My Leader Makes Me Mad!!!
Its not an uncommon for a leader to hurt someone’s feelings, rub someone the wrong way or mis-communicate to those they lead. If you follow a leader it’s likely you have been offended by them at some time or another. How you handle that offense speaks volumes about your character. When a leader has hurt your feelings you have three options:
- Remain Silent
- Complain to others
- Talk to them about it.
Okay, let’s break down each of these options to determine which approach we should take.
OPTION #1 REMAIN SILENT – While this may seem honorable to some, it’s extremely dangerous. Those who take this approach actually undermine authentic community and can develop a spirit of self-righteous pride. If a leader has offended or hurt you, not dealing with it allows resentment to build in your heart. And if the leaders actions were truly wrong then not addressing it allows that potential blind spot to persist in their leadership character. Remaining silent hurts you and the leader in the long run. Solomon declares in Proverbs 10:18 “He who conceals hatred is a liar.” Be careful, your silence may not be as honorable as you think.
OPTION #2 COMPLAIN TO OTHERS – Many people feel justified using this approach because they were truly wronged. However, complaining to others spreads discontent and division among the team. Even the most subtle complaints to co-workers undermines the authority of the leader and weakens the unity the organization. Someone one told me, “If you speak poorly of an individual, what would make tha person you are talking to think you would not speak poorly of them as well.” When we speak negatively about others it diminishes peoples confidence in our character. Solomon gives warning in Proverbs 16:27-28 “A scoundrel plots evil, and his speech is like a scorching fire. 28 A perverse man stirs up dissension, and a gossip separates close friends.”
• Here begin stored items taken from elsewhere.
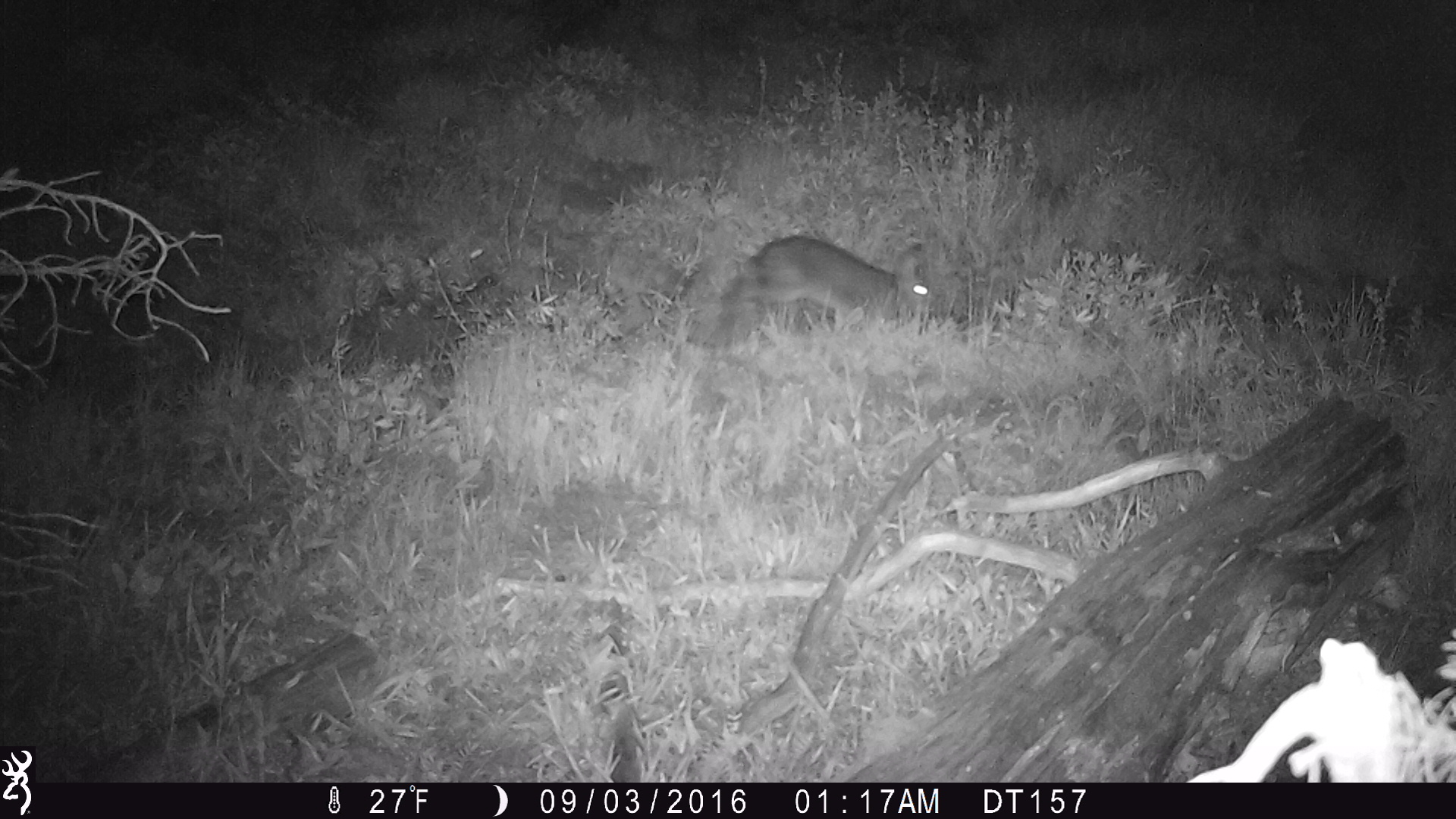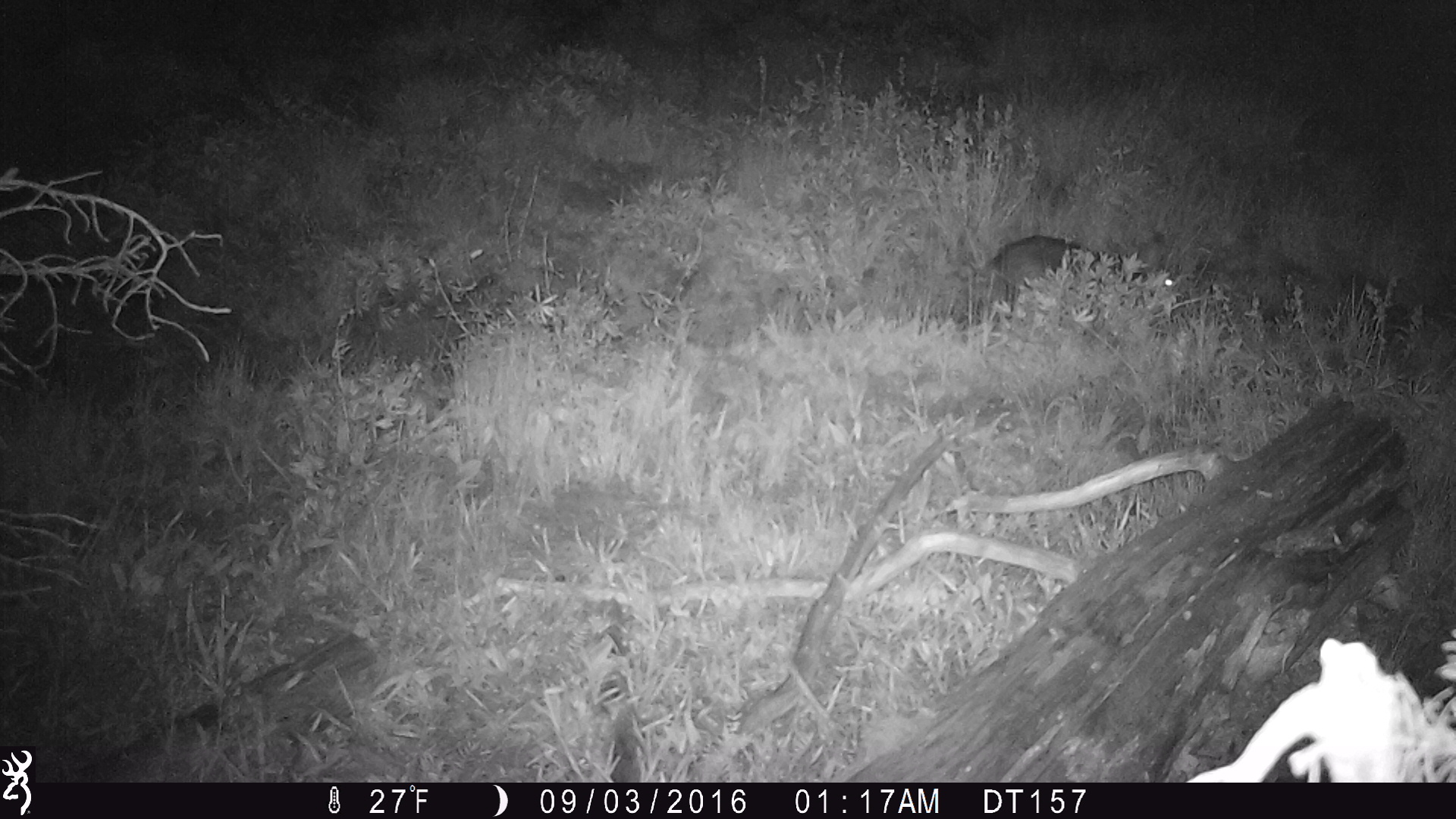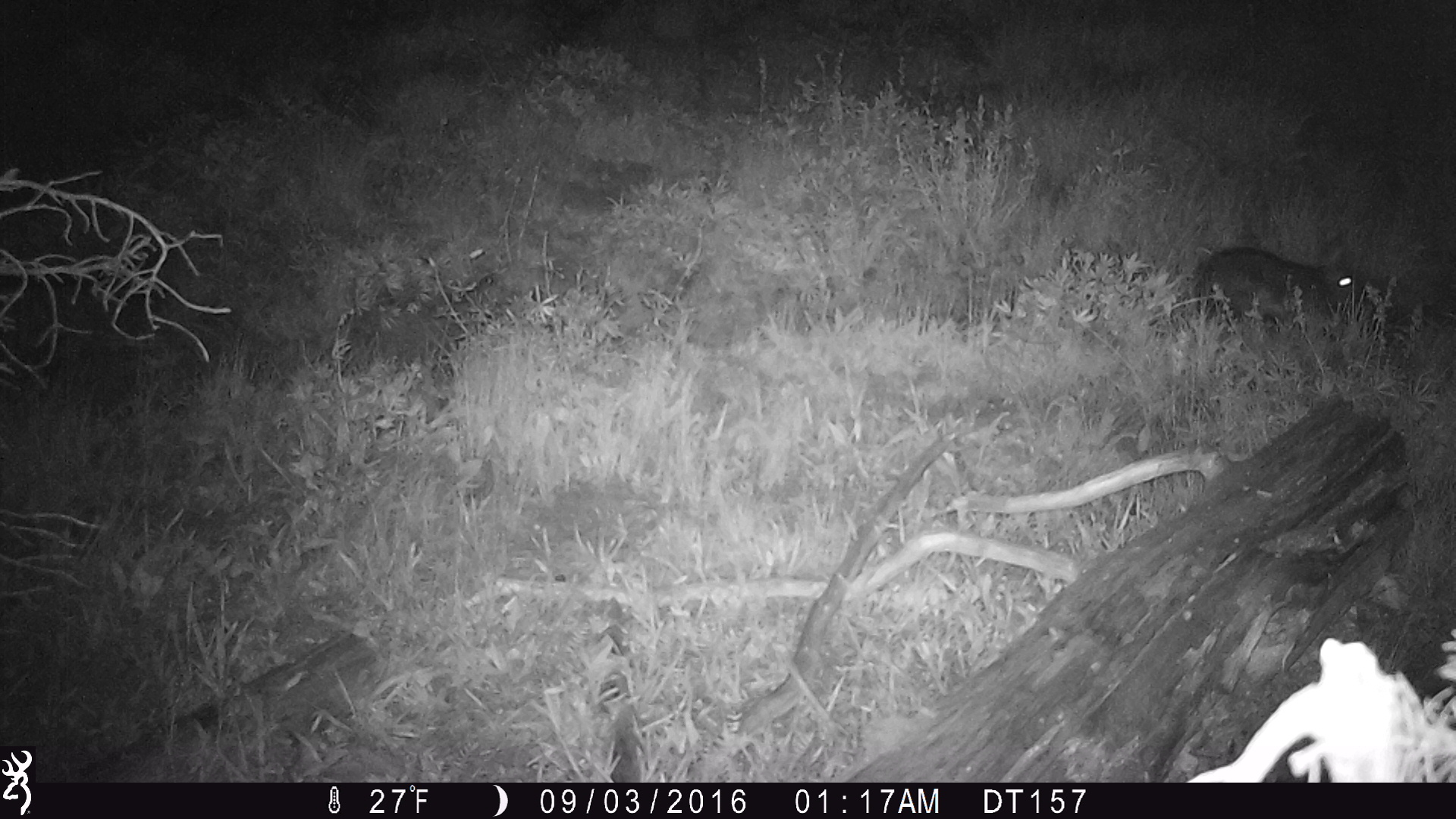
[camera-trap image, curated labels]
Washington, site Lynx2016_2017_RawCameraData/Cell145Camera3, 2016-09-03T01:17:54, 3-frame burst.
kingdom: Animalia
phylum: Chordata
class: Mammalia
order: Lagomorpha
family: Leporidae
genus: Lepus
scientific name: Lepus americanus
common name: snowshoe hare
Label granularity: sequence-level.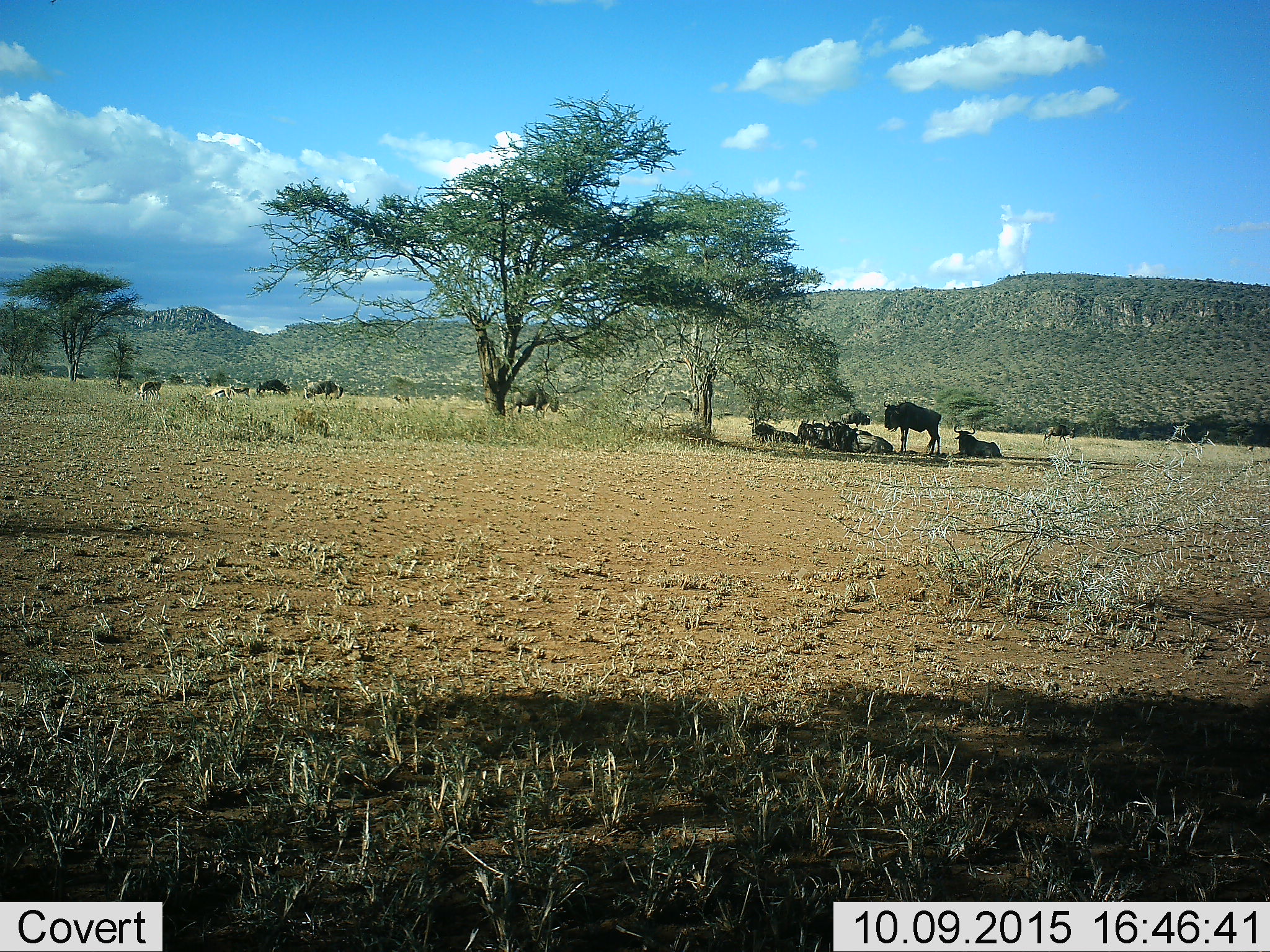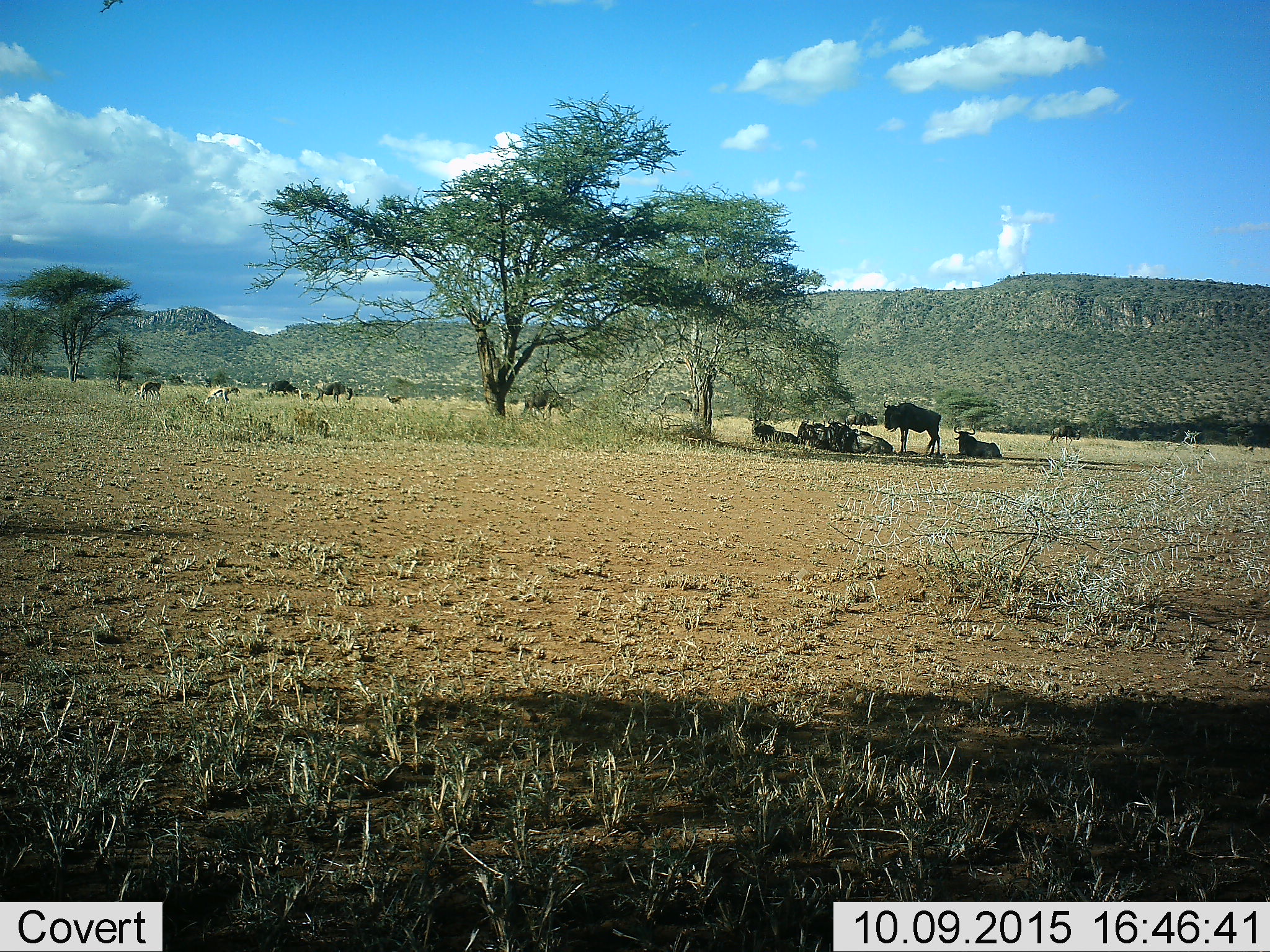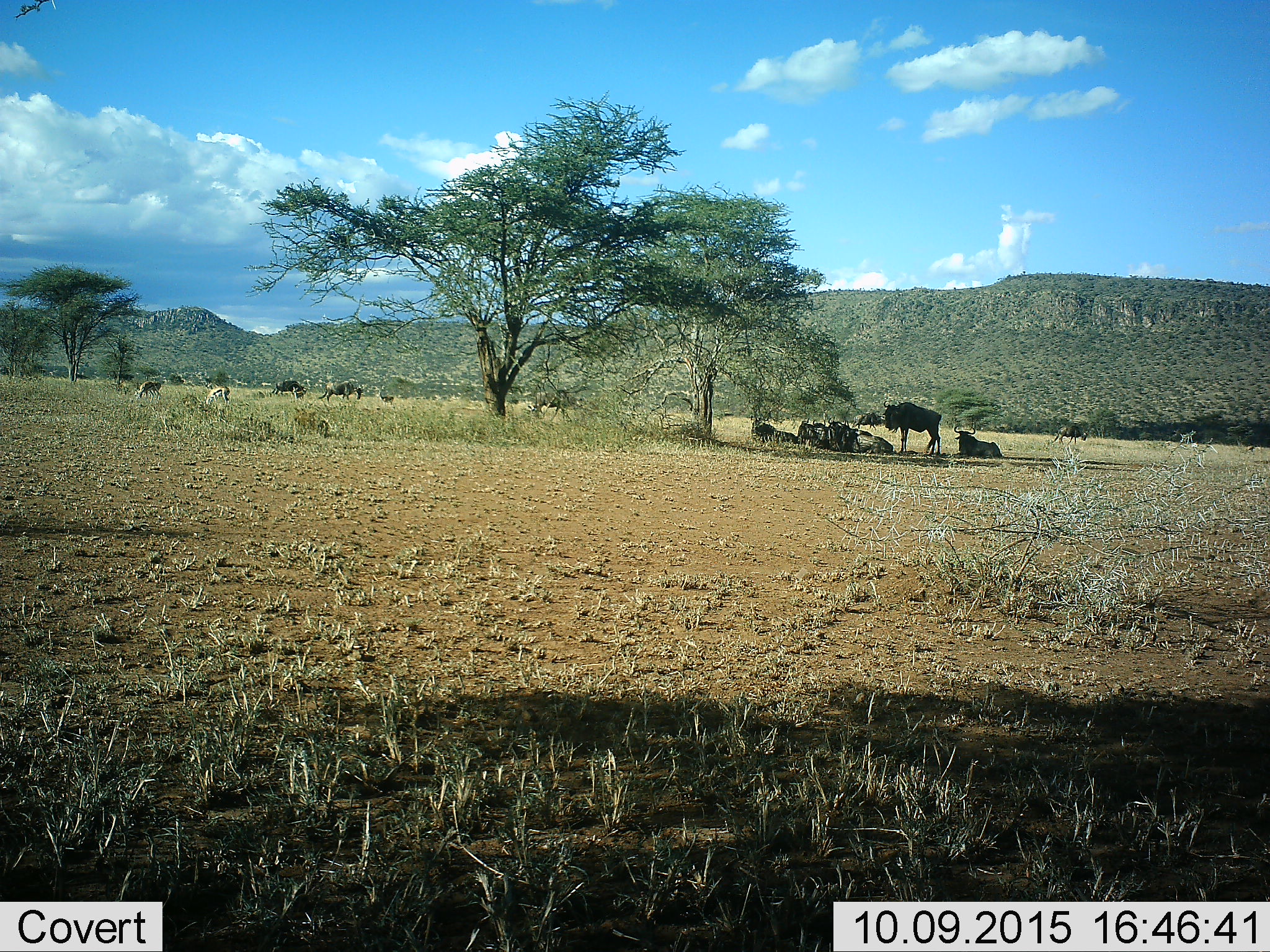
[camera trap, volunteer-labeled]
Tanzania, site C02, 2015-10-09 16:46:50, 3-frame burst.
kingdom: Animalia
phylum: Chordata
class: Mammalia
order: Artiodactyla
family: Bovidae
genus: Eudorcas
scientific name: Eudorcas thomsonii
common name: thomson's gazelle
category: gazellethomsons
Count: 3.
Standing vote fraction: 75%.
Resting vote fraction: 0%.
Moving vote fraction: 25%.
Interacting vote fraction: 0%.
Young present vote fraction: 8%.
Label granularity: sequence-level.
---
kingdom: Animalia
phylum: Chordata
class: Mammalia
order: Artiodactyla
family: Bovidae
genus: Connochaetes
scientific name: Connochaetes taurinus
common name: blue wildebeest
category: wildebeest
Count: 11-50.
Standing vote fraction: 82%.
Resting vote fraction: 82%.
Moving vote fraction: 53%.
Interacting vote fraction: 12%.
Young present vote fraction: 12%.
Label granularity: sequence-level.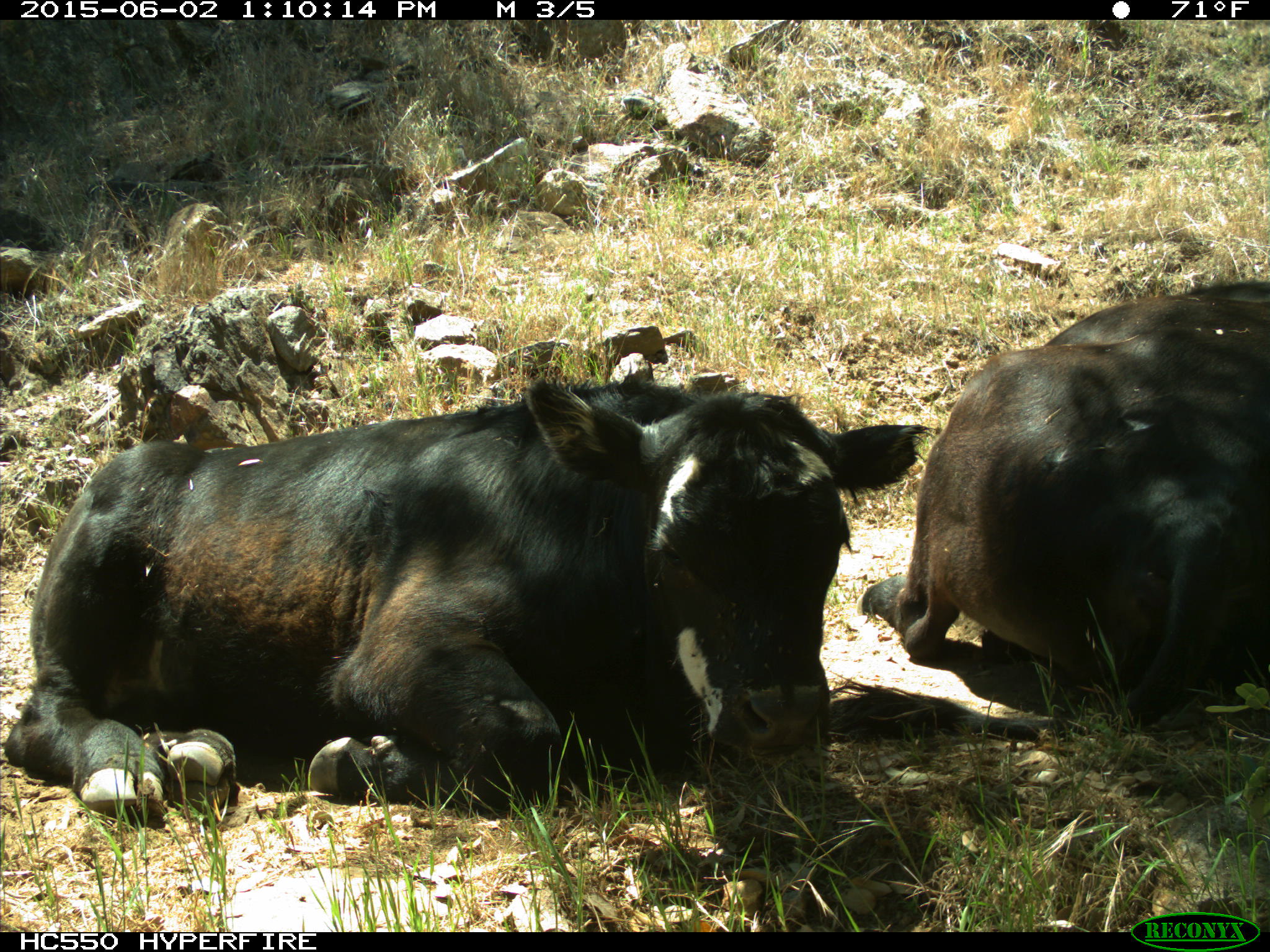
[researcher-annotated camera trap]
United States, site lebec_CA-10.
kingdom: Animalia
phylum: Chordata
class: Mammalia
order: Artiodactyla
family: Bovidae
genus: Bos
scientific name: Bos taurus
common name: domestic cow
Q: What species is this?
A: Bos taurus (domestic cow).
OPTION #3 TALK TO THEM– The reason most people fail to confront is they view confrontation as a means of recompense rather than reconciliation. Viewing the confrontation from a selfish perspective (What am I going to get out of it) will only build walls and create a defensive spirit in most leaders. But a Christ Centered perspective of seeking reconciliation and restoration is more likely to produce an open spirit within the person being confronted. When they sense a humble spirit with a selfless motive walls of defense will melt and it’s more likely to produce a healthy, productive discussion. Solomon reminds us in Proverbs 27:6 “faithful are the wounds of a friend.”
Hurt? Offended? What’s your next step?